The importance of accessible quality behavioral health services is gaining increased attention among millennials, Gen Z, and healthcare professionals. But historically, behavioral health has been considered less important than physical health, meaning it has also received less funding and support.

Recognizing the need for change, the federal government passed the Paul Wellstone and Pete Domenici Mental Health Parity and Addiction Equity Act of 2008 (the Parity Act), which mandates that behavioral and physical healthcare be treated equally.

In practice, this requires insurance companies to amend coverage guidelines, which traditionally focused on physical health, to more fully include behavioral health. Recent cases are helping put the ideals of the Parity Act into practice by ruling against parties who continue to treat behavioral health and physical health disparately.

Last year, the Ninth Circuit clarified the full extent of "parity" in Danny P. v. Catholic Health Initiatives, 891 F.3d 1155 (9th Cir. 2018). In March 2019, the U.S. District Court in the Northern District of California added fuel to the flame in its 106-page ruling of the class action case Wit v. United Behavioral Health (UBH), which underscores the dangers of sacrificing quality behavioral healthcare for an insurance company's financial gain.

In Wit v. UBH, the plaintiffs asserted two claims against UBH under the Employee Retirement Income Security Act of 1974 (ERISA): breach of fiduciary duty and arbitrary and capricious denial of benefits.

Because the insurance plans at issue were ERISA-governed health benefit plans, they were subject to federal laws, including the Parity Act. The plaintiffs argued that UBH's Level of Care Guidelines and Coverage Determination Guidelines were fundamentally flawed because they fell short of the generally accepted behavioral health standards of care and based coverage decisions on financial concerns rather than on best practices.

The court agreed.

The court ruled the guidelines were tainted by UBH's financial department, which were significantly involved in their development. Additionally, the court ruled that the evidence showed the guidelines were used to mitigate the impact of the Parity Act.

8 behavioral care standards

Based on credible, objective evidence from multiple sources produced at trial, the court determined the eight following principles to be generally accepted standards of care among behavioral health professionals:

  • Effective treatment requires treatment of the individual's underlying condition and is not limited to alleviation of the individual's current systems.
  • Effective treatment requires treatment of co-occurring behavioral health disorders and/or medical conditions in a coordinated manner that considers the interactions of the disorders and conditions, and their implications for determining the appropriate level of care.
  • Patients should receive treatment for mental health and substance use disorders at the least intensive and restrictive level of care that is safe and effective.
  • When there is ambiguity as to the appropriate level of care, the practitioner should err on the side of caution by placing the patient in a higher level of care.
  • Effective treatment of mental health and substance use disorders includes services needed to maintain functioning or prevent deterioration.
  • The appropriate duration of treatment for behavioral health disorders is based on the individual needs of the patient. There is no specific limit on the duration of such treatment.
  • The unique needs of children and adolescents must be taken into account when making level of care decisions involving their treatment for mental health or substance use disorders.
  • The determination of the appropriate level of care for patients with mental health and/or substance use disorders should be made on the basis of a multidimensional assessment that takes into account a wide variety of information about the patient.

The court found UBH fell short of these standards.

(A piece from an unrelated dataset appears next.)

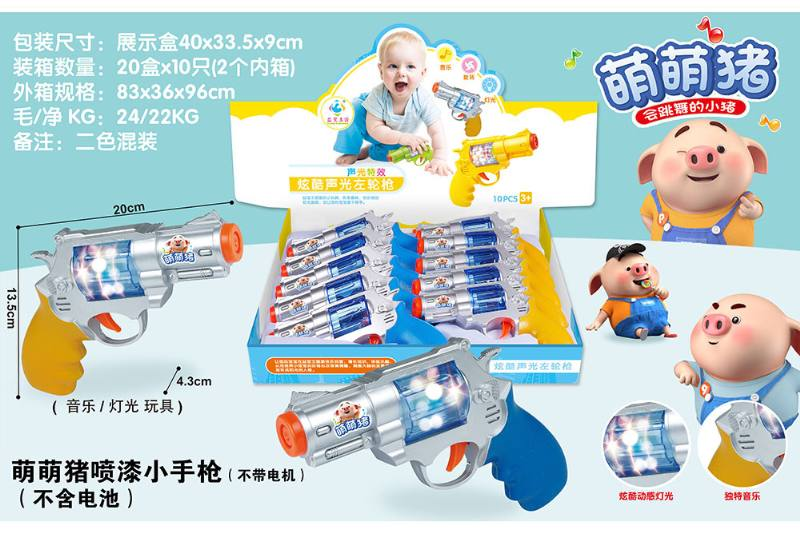 Electric gun toy Meng Meng pig spray paint pistol (without motor, no battery) No.TA253027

The court further stated that UBH based its coverage decisions for Transcranial Magnetic Stimulation, a treatment for major depressive disorder, and Applied Behavior Analysis, a treatment for autism spectrum disorder, based on how authorization of coverage would negatively affect UBH's bottom line.

5 lessons learned for providers and payers

The court's ruling contains several lessons for providers about their own practices and that of their patients' insurers:

  • Financial self-interest should never be a critical consideration as to whether or not to offer coverage.
  • Insurers should not give their finance department the equivalent of veto power over medical and patient care decisions.
  • Make sure you are meeting or exceeding the generally accepted standards of care in the behavioral health field, as public support for quality behavioral healthcare will continue to increase.
  • Know that courts are willing to enforce the quantitative and qualitative components of the Parity Act.
  • Be aware that level of care and coverage determination guidelines can form the basis for fiduciary duties between a covered member and his/her insurance company.

Supplying and encouraging quality patient care is an expected duty. It is not a responsibility that should be taken lightly and certainly one that should never be sacrificed on the altar of financial self-interest.